Chopin May Have Had Male Lovers, and Poland Is Mad

Aggressively anti-LGBTQ Poland is not happy with this new info

chopin
Congrats to Poland on the new gay icon.
General Photographic Agency/Getty Image

Poland is known for lots of things: kielbasa, pierogi, Pope John Paul II, and, of course, some of the most aggressively anti-LGBTQ attitudes in the Western world.

Same-sex marriage is prohibited in the nation, and multiple Polish political leaders have been outspoken in their condemnation of LGBTQ individuals. Earlier this year, Andrzej Duda called homosexuality “an ideology worse than communism,” and the country has been named the worst in the EU for LGBTQ rights.

Naturally, a new documentary claiming that Poland’s golden boy, composer Frederic Chopin, may have had homosexual affairs, isn’t sitting well with the conservative folks of Poland.

“Chopin’s Men,” a Swiss radio documentary that aired earlier this month, argues scholars and biographers have long ignored evidence pointing to Chopin’s romantic involvement with other men, mistranslating letters in which the composer penned a “flood of declarations of love aimed at men.”

“He’s talking about love so directly with men,” the documentary’s producer Moritz Weber told CNN. “Why wasn’t that questioned by all these scholars and famous biographers?”

The news hasn’t gone over particularly well in Poland, where at least one-third of the nation’s towns and villages have symbolically declared themselves “LGBT-free zones” in aggressively homophobic, if legally meaningless, stunts.

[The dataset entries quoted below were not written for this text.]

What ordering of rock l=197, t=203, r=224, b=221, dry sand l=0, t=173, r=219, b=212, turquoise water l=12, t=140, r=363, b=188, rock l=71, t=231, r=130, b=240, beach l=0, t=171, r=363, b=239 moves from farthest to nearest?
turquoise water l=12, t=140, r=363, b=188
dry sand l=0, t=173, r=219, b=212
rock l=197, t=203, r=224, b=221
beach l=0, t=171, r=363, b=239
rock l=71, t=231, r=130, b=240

The Fryderyk Chopin Institute in Warsaw has attempted to downplay the evidence, claiming Chopin’s “musical and complicated” language is difficult to translate and not necessarily proof of homosexuality, according to the Times of London. Meanwhile, Polish media has exploded with skepticism and derision, according to CNN, with headlines including: “Chopin kisses his friend. Does that mean he was gay?” and “The West is excited that Chopin was gay.”

“He is a symbol of Poland, but you’ve got a government now which is absolutely anti-gay — and were he to be gay, God knows what they would make of it,” Rose Cholmondeley, president of the UK’s Chopin Society, told CNN. “When somebody’s an icon, an awful lot of things are suppressed.”